Optimal disturbance rejection control approach based on a compound neural network prediction method

For traditional MPC, the deviations between the predicted output and the real output of system may become large when meeting strong disturbances. Therefore, the MPC control law obtained by the objective function with a receding horizon optimization will not be optimal, which makes the dynamic performance of the closed-loop system become sluggish and the closed-loop system may even become unstable. The “feedforward compensation + feedback controller” compound method is only a simple superposition of two control effects, in which the feedforward compensation does not participate in the receding horizon optimization process, and how to coordinate the effects of the feedback and feedforward controllers is an important problem to address. In this paper, an optimal disturbance rejection control approach based on a compound neural network prediction method is proposed by considering the disturbances and model mismatches.
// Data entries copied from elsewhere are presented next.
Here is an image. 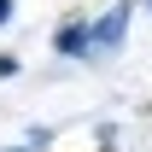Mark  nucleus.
Instances as JSON below:
<instances>
[{
    "mask_svg": "<svg viewBox=\"0 0 152 152\" xmlns=\"http://www.w3.org/2000/svg\"><path fill=\"white\" fill-rule=\"evenodd\" d=\"M129 0H117V6H105L99 18H88V29H82V58H111L123 53V35H129Z\"/></svg>",
    "mask_w": 152,
    "mask_h": 152,
    "instance_id": "1",
    "label": "nucleus"
},
{
    "mask_svg": "<svg viewBox=\"0 0 152 152\" xmlns=\"http://www.w3.org/2000/svg\"><path fill=\"white\" fill-rule=\"evenodd\" d=\"M82 29H88V12L64 18V23L53 29V53H58V58H82Z\"/></svg>",
    "mask_w": 152,
    "mask_h": 152,
    "instance_id": "2",
    "label": "nucleus"
},
{
    "mask_svg": "<svg viewBox=\"0 0 152 152\" xmlns=\"http://www.w3.org/2000/svg\"><path fill=\"white\" fill-rule=\"evenodd\" d=\"M47 146H53V129H47V123H35V129H23L18 146H6V152H47Z\"/></svg>",
    "mask_w": 152,
    "mask_h": 152,
    "instance_id": "3",
    "label": "nucleus"
},
{
    "mask_svg": "<svg viewBox=\"0 0 152 152\" xmlns=\"http://www.w3.org/2000/svg\"><path fill=\"white\" fill-rule=\"evenodd\" d=\"M99 152H117V123H99Z\"/></svg>",
    "mask_w": 152,
    "mask_h": 152,
    "instance_id": "4",
    "label": "nucleus"
},
{
    "mask_svg": "<svg viewBox=\"0 0 152 152\" xmlns=\"http://www.w3.org/2000/svg\"><path fill=\"white\" fill-rule=\"evenodd\" d=\"M18 70H23L18 58H12V53H0V82H12V76H18Z\"/></svg>",
    "mask_w": 152,
    "mask_h": 152,
    "instance_id": "5",
    "label": "nucleus"
},
{
    "mask_svg": "<svg viewBox=\"0 0 152 152\" xmlns=\"http://www.w3.org/2000/svg\"><path fill=\"white\" fill-rule=\"evenodd\" d=\"M12 18H18V0H0V29H6Z\"/></svg>",
    "mask_w": 152,
    "mask_h": 152,
    "instance_id": "6",
    "label": "nucleus"
},
{
    "mask_svg": "<svg viewBox=\"0 0 152 152\" xmlns=\"http://www.w3.org/2000/svg\"><path fill=\"white\" fill-rule=\"evenodd\" d=\"M146 6H152V0H146Z\"/></svg>",
    "mask_w": 152,
    "mask_h": 152,
    "instance_id": "7",
    "label": "nucleus"
}]
</instances>
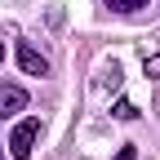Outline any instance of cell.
<instances>
[{"mask_svg": "<svg viewBox=\"0 0 160 160\" xmlns=\"http://www.w3.org/2000/svg\"><path fill=\"white\" fill-rule=\"evenodd\" d=\"M36 138H40V120H22V125L9 133V156H13V160H31Z\"/></svg>", "mask_w": 160, "mask_h": 160, "instance_id": "1", "label": "cell"}, {"mask_svg": "<svg viewBox=\"0 0 160 160\" xmlns=\"http://www.w3.org/2000/svg\"><path fill=\"white\" fill-rule=\"evenodd\" d=\"M18 67H22L27 76H49V58L36 53L31 45H18Z\"/></svg>", "mask_w": 160, "mask_h": 160, "instance_id": "2", "label": "cell"}, {"mask_svg": "<svg viewBox=\"0 0 160 160\" xmlns=\"http://www.w3.org/2000/svg\"><path fill=\"white\" fill-rule=\"evenodd\" d=\"M22 107H27V93L22 89H18V85H0V120H5V116H18Z\"/></svg>", "mask_w": 160, "mask_h": 160, "instance_id": "3", "label": "cell"}, {"mask_svg": "<svg viewBox=\"0 0 160 160\" xmlns=\"http://www.w3.org/2000/svg\"><path fill=\"white\" fill-rule=\"evenodd\" d=\"M107 5H111L116 13H138L142 5H151V0H107Z\"/></svg>", "mask_w": 160, "mask_h": 160, "instance_id": "4", "label": "cell"}, {"mask_svg": "<svg viewBox=\"0 0 160 160\" xmlns=\"http://www.w3.org/2000/svg\"><path fill=\"white\" fill-rule=\"evenodd\" d=\"M138 111H133V102H125V98H120V102H116V120H133Z\"/></svg>", "mask_w": 160, "mask_h": 160, "instance_id": "5", "label": "cell"}, {"mask_svg": "<svg viewBox=\"0 0 160 160\" xmlns=\"http://www.w3.org/2000/svg\"><path fill=\"white\" fill-rule=\"evenodd\" d=\"M147 76H160V53H151V58H147Z\"/></svg>", "mask_w": 160, "mask_h": 160, "instance_id": "6", "label": "cell"}, {"mask_svg": "<svg viewBox=\"0 0 160 160\" xmlns=\"http://www.w3.org/2000/svg\"><path fill=\"white\" fill-rule=\"evenodd\" d=\"M0 58H5V45H0Z\"/></svg>", "mask_w": 160, "mask_h": 160, "instance_id": "7", "label": "cell"}]
</instances>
The novelty of this paper lies in that the estimate of disturbances by a disturbance observer is introduced into the neural network predictive model, which makes the predictive model output more accurate in the presence of disturbances and model mismatches. Thus, the feedback control law obtained by the objective function with a receding horizon optimization is optimal with strong disturbance rejection ability. The proposed scheme is applied to control the temperature of a simplified jacketed stirred tank heater (JSTH). Simulation results demonstrate the effectiveness of the proposed control method.